The eclectic DJ and Brownswood label owner seemed the perfect choice for this event which, being held on Sundays 5pm until 12, runs the risk of a bit of an identity crisis – is it a clubnight? Is it a gig? Do I need to do my hair properly and will there be any kind of cheese board on offer?
(No food I’m afraid, but bottomless Bloody Mary’s until 7pm, so you can stock up on celery.)
We entered at 8pm, bellies full of roast dinner and Saturday night hangover lurking in the background, anticipating a gentle shuffle to some beats and brass and some light conversation about the modern face of jazz.
At £10 a ticket, or £15 on the door, this was more than a casual jazz night at the pub, but the early entrance and school night curfew meant that I wasn’t expecting too much of a party vibe.
Thankfully, you can trust a London crowd of students, freelancers and school night deniers to throw themselves into the dancefloor and, as if I’d ever doubted, you can trust Gilles Peterson to keep the atmosphere just right for a 6 hour Sunday night set.

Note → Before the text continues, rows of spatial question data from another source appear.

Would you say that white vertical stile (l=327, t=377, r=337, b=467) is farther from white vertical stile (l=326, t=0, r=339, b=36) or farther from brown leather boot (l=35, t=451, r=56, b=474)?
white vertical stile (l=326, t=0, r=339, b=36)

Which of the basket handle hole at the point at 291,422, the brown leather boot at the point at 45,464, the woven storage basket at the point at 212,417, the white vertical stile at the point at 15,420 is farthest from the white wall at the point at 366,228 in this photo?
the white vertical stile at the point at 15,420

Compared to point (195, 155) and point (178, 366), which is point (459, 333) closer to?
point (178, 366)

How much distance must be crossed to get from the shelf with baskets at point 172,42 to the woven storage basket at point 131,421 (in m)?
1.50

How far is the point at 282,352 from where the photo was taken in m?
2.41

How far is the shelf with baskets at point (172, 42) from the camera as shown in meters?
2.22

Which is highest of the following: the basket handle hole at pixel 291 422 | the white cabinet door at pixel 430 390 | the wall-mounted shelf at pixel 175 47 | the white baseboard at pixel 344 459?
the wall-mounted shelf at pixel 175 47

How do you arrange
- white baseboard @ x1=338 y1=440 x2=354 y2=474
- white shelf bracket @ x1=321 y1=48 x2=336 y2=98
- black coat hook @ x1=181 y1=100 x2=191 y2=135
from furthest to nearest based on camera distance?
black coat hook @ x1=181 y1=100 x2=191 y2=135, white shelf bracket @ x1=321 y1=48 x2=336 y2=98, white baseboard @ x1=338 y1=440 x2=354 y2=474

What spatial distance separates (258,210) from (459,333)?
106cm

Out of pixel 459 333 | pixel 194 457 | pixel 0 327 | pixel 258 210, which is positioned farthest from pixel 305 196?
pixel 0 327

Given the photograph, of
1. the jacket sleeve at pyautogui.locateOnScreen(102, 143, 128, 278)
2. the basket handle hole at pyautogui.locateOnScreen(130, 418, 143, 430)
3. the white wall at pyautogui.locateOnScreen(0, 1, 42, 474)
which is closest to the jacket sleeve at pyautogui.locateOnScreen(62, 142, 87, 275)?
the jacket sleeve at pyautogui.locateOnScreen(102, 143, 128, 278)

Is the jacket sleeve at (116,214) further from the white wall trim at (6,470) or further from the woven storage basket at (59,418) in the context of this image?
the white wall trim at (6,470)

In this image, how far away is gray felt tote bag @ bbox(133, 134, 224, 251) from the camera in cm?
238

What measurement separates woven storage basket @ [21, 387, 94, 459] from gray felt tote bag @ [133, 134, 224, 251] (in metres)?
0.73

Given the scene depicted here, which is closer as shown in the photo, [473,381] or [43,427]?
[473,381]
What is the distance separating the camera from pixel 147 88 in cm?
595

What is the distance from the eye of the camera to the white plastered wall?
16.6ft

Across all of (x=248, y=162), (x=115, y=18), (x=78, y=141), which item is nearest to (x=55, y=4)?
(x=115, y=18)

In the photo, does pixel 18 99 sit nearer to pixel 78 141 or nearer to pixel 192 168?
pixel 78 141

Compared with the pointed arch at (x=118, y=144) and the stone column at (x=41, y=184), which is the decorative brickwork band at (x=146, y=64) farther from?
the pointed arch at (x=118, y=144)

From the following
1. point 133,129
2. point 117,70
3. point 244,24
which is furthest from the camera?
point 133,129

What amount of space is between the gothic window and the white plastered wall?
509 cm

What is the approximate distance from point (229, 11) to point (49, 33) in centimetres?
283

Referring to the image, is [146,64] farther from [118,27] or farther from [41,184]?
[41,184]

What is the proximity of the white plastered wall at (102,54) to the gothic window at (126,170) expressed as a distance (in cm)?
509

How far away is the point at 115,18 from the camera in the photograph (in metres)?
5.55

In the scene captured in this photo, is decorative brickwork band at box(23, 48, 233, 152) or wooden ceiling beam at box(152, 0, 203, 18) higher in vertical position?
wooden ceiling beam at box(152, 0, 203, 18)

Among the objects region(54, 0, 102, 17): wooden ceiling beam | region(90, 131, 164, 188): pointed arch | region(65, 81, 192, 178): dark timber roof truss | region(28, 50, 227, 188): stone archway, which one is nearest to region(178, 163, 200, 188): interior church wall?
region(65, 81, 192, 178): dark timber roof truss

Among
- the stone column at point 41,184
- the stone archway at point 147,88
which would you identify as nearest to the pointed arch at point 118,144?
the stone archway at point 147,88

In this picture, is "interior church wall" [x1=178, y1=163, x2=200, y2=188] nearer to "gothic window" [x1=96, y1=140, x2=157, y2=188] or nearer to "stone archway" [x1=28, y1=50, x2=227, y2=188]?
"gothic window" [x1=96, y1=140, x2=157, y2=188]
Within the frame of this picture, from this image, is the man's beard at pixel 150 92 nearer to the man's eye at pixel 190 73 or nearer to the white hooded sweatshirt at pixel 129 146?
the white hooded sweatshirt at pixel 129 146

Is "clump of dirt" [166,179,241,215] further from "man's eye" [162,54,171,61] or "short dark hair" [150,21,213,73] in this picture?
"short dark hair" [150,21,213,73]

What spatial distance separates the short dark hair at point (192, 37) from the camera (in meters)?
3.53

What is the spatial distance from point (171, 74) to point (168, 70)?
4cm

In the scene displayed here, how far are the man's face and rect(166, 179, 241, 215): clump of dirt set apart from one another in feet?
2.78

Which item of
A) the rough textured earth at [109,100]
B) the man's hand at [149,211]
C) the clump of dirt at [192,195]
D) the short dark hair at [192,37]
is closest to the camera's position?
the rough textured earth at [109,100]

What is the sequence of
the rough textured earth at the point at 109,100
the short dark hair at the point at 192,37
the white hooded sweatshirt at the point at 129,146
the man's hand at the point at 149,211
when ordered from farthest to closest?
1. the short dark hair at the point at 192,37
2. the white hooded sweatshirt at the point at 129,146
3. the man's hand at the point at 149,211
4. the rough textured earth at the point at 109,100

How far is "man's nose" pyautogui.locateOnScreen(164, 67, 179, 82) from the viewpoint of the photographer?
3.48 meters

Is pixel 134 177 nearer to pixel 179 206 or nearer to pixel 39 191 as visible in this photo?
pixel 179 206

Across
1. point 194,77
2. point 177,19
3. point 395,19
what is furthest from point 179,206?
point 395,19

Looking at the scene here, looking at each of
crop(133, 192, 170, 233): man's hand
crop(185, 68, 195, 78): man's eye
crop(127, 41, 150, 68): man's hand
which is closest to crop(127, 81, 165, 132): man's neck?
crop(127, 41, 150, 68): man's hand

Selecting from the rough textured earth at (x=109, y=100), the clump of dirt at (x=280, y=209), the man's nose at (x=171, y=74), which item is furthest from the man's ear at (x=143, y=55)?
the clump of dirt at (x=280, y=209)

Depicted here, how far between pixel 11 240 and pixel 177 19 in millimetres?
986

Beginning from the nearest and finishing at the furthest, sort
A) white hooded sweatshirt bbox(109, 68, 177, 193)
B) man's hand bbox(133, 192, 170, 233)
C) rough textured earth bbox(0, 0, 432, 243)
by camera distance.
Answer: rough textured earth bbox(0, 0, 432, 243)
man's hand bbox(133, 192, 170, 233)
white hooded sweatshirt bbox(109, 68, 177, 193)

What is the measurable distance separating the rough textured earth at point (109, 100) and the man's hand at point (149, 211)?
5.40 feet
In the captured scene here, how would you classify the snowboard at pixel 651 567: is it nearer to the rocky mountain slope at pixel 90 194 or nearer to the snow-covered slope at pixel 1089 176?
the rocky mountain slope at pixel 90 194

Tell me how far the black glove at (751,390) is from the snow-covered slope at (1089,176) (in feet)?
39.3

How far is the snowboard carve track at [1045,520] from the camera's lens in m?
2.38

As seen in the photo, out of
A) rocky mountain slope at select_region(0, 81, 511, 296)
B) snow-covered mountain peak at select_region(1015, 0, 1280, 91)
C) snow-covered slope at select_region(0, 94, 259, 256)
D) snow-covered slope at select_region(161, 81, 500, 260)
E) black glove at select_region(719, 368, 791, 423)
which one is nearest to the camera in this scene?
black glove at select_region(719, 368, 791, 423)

The packed-out venue stomped, samba’d and jazz-head-bobbled through an eclectic mix of world, jazz and shuffling 2-step, as well as disco classics, Detroit techno and even a bit of jungle. A real mixed bag of records, with a harmonica player in the booth, who accompanied most of the set and helped to bring the far-reaching musical styles together as a flowing performance.
This set worked because it had something for everyone. Funky beats and party classics got the crowd moving, but the more obscure sounds were never watered down. He got away with dropping Jungle is Massive and Luther Vandross because they were sandwiched between some non-linear jazz or an African drum solo. The jazz heads got their fix, the Shazzamers could make their new playlist, the party atmosphere continued and the set was inclusive to all.
The crowd was friendly, non-aggy and hilariously wasted for 8pm. The Sunday night time slot meant that the usual Saturday night stragglers that tend to appear in Phonox, were nowhere to be seen. If you’re out on a Sunday, you’re out for a reason – everyone who came, came to see Gilles Peterson. The effect was a unified dancefloor and infectious energy.
It was a strange and wonderful nightclub bubble in a sleepy Sunday evening. Gilles provided the perfect blend of thoughtful new music and joyful party hits and I got home, unscathed, by 1am.
Gilles Peterson tows the club music/Jazz night line effortlessly, making for a Sunday night party that made perfect sense. I wonder how many other Phonox Sunday sessions would have such a great buzz about them.
If you’d like to find out, Matthew Herbert is playing there tonight. Expect a deep, eclectic mix of electronic sounds.